## What to produce
Write the next part of the Guitar World interview about Jimi Hendrix, picking up after its last sentence.

Des informations intéressantes dans cet interview pour Guitar World:

I’ve read about Jimi Hendrix coming every night for a week to jam with the Jeff Beck Group at the Scene Club in New York City. Can you describe what that was like and your relationship with Jimi? — Charles Pizer
We did six nights in a row there [in June 1968]. The initial gig that broke us in America was at the Fillmore East with the Grateful Dead. But after that success and the great write ups, we then had to go down-market at a small club for six nights. It gave everyone a chance to watch what they had just seen again, six times in a row. We didn’t really want to be scrutinized like that, in case we just happened to get lucky the night we played the Fillmore, which was quite good.
The first night at the Scene, Jimi didn’t show up, but he came for the rest of the five nights. Around about the halfway mark, he’d come in from whatever recording he’d been doing. The buzz was incredible: the place was packed anyway, but when he came in they were standing on each other’s shoulders. Sometimes he didn’t have his guitar, so he would turn one of my spare guitars upside down and played that way, and I actually played bass at one point. I’ve got a photograph of that. Thank god someone took a picture, because there’s hardly any record of those goings-on.

Around that time, Jimi and I played a secret gig, a benefit at [drug rehabilitation center] Daytop Village. Jimi drove me up in his Corvette…that was the best moment. His driving was terrible. We were stuck in traffic in the middle of New York City, and he had this brand-new 427 Corvette boiling over, and I thought, I hope it doesn’t blow up right here! [laughs] I was thinking, Why did you buy a Corvette in Manhattan?
I wasn’t looking for compliments, but before I met Jimi someone told me that he knew all about my recordings with the Yardbirds. He had to, because for someone so utterly flamboyant and played so inventively, I knew he was one for listening out. He wasn’t one of those staid, insular kinds of blues players; he would listen to everything. And that alone thrilled me. He’d also seen the Yardbirds live in 1965/1966 when he was playing sideman to Little Richard, I believe.
It was amazing to see him play, and I’d met him before I saw him perform. I saw him at this tiny little club in London, with all of these “dolly birds,” which is what they called girls dressed in their miniskirts. I think they all thought he was going to be a folky, Bob Dylan–type of character [laughs], and he blew the place apart with his version of [Dylan’s] “Like a Rolling Stone.”

## Source excerpt
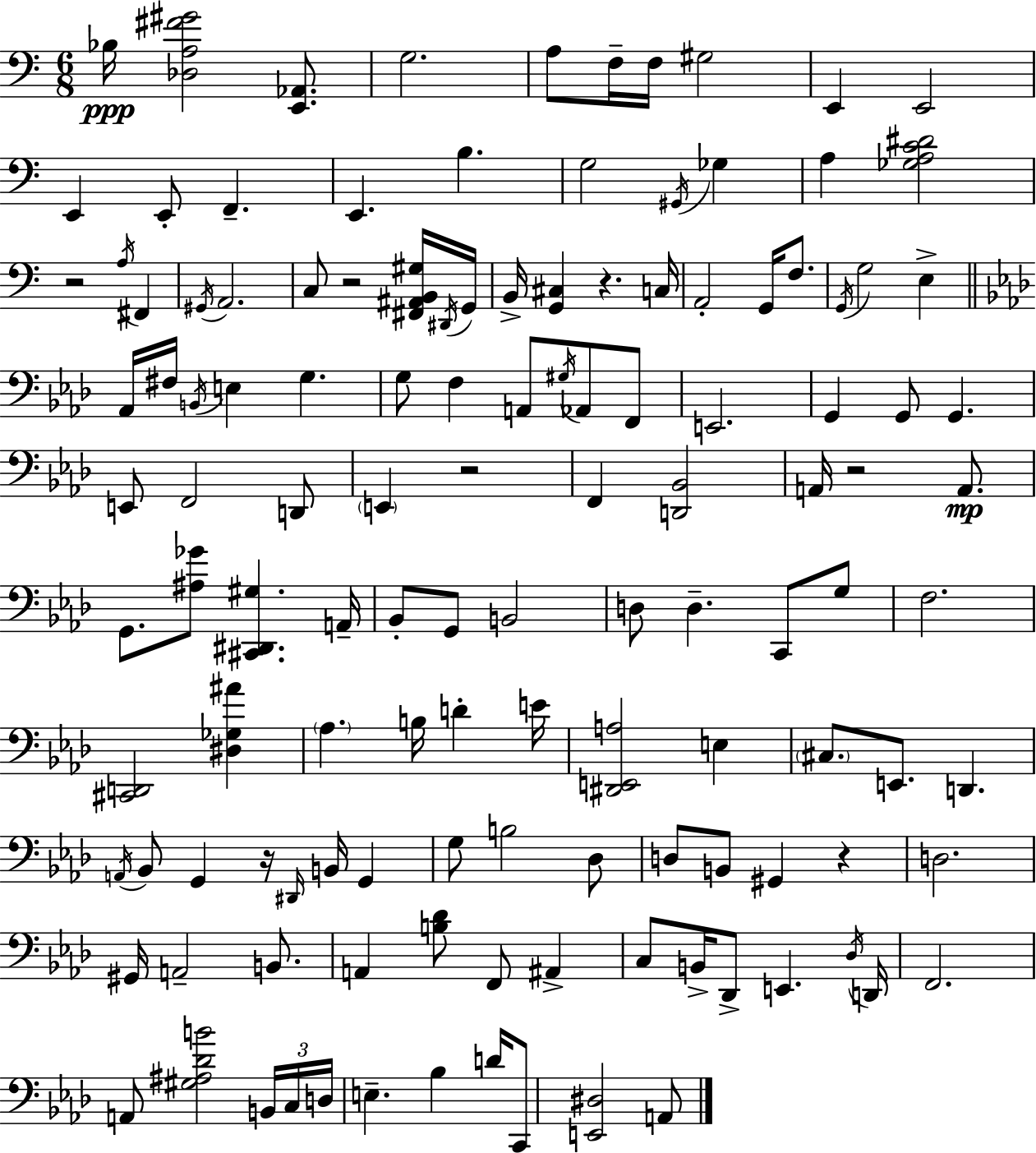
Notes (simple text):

Bb3/s [Db3,A3,F#4,G#4]/h [E2,Ab2]/e. G3/h. A3/e F3/s F3/s G#3/h E2/q E2/h E2/q E2/e F2/q. E2/q. B3/q. G3/h G#2/s Gb3/q A3/q [Gb3,A3,C4,D#4]/h R/h A3/s F#2/q G#2/s A2/h. C3/e R/h [F#2,A#2,B2,G#3]/s D#2/s G2/s B2/s [G2,C#3]/q R/q. C3/s A2/h G2/s F3/e. G2/s G3/h E3/q Ab2/s F#3/s B2/s E3/q G3/q. G3/e F3/q A2/e G#3/s Ab2/e F2/e E2/h. G2/q G2/e G2/q. E2/e F2/h D2/e E2/q R/h F2/q [D2,Bb2]/h A2/s R/h A2/e. G2/e. [A#3,Gb4]/e [C#2,D#2,G#3]/q. A2/s Bb2/e G2/e B2/h D3/e D3/q. C2/e G3/e F3/h. [C#2,D2]/h [D#3,Gb3,A#4]/q Ab3/q. B3/s D4/q E4/s [D#2,E2,A3]/h E3/q C#3/e. E2/e. D2/q. A2/s Bb2/e G2/q R/s D#2/s B2/s G2/q G3/e B3/h Db3/e D3/e B2/e G#2/q R/q D3/h. G#2/s A2/h B2/e. A2/q [B3,Db4]/e F2/e A#2/q C3/e B2/s Db2/e E2/q. Db3/s D2/s F2/h. A2/e [G#3,A#3,Db4,B4]/h B2/s C3/s D3/s E3/q. Bb3/q D4/s C2/e [E2,D#3]/h A2/e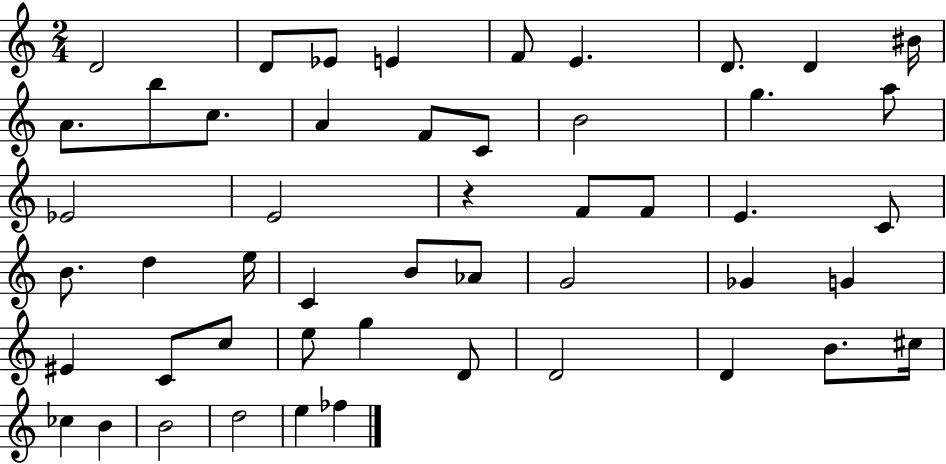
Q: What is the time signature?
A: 2/4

## Output for this exercise
I just went, “Ah…this is so great!” It overshadowed any feelings of inferiority or competiveness. It was so amazing. To see someone doing what I wanted to do… I came out a little crestfallen, but on the positive side, here was this guy opening big doors for us. Instead of looking on the negative side and saying, “We’re finished,” I was thinking, No, we’ve just started! I was delighted to have known him for the short time that I did. It was the magical watering hole of the Speakeasy, the club where we hung out in London, that enabled that to happen. It was the one place you could go and be guaranteed to see Eric or Jimi and have fun playing. Those places don’t seem to exist anymore.

In the late Sixties in the States we were all very aware of a “British blues explosion,” but was there a sense in England that the music was really expanding, and that what came next—the musical adventurousness of Cream and Jimi Hendrix — was on the horizon? — Kate McCrae
For me, the first shockwave was Jimi Hendrix. That was the major thing that shook everybody up over here. Even though we’d all established ourselves as fairly safe in the guitar field, he came along and reset all of the rules in one evening. Next thing you know, Eric was moving ahead with Cream, and it was kicking off in big chunks.
But me, I was left with nothing. That was the hurtful part, because I didn’t have anything to come back at them with. Time went by, and I scraped by with Cozy [Powell, drummer for 1971’s Rough and Ready and 1972’s Jeff Beck Group albums], and luckily enough I got with BBA [Beck, Bogert and Appice, in 1973], which was a power trio. That helped, because they were so enthusiastic, and it was like Cream on acid!
Then George Martin comes in and we start mellowing down a bit and making more “classy” sort of music, I suppose you could say, with [1975’s] Blow by Blow.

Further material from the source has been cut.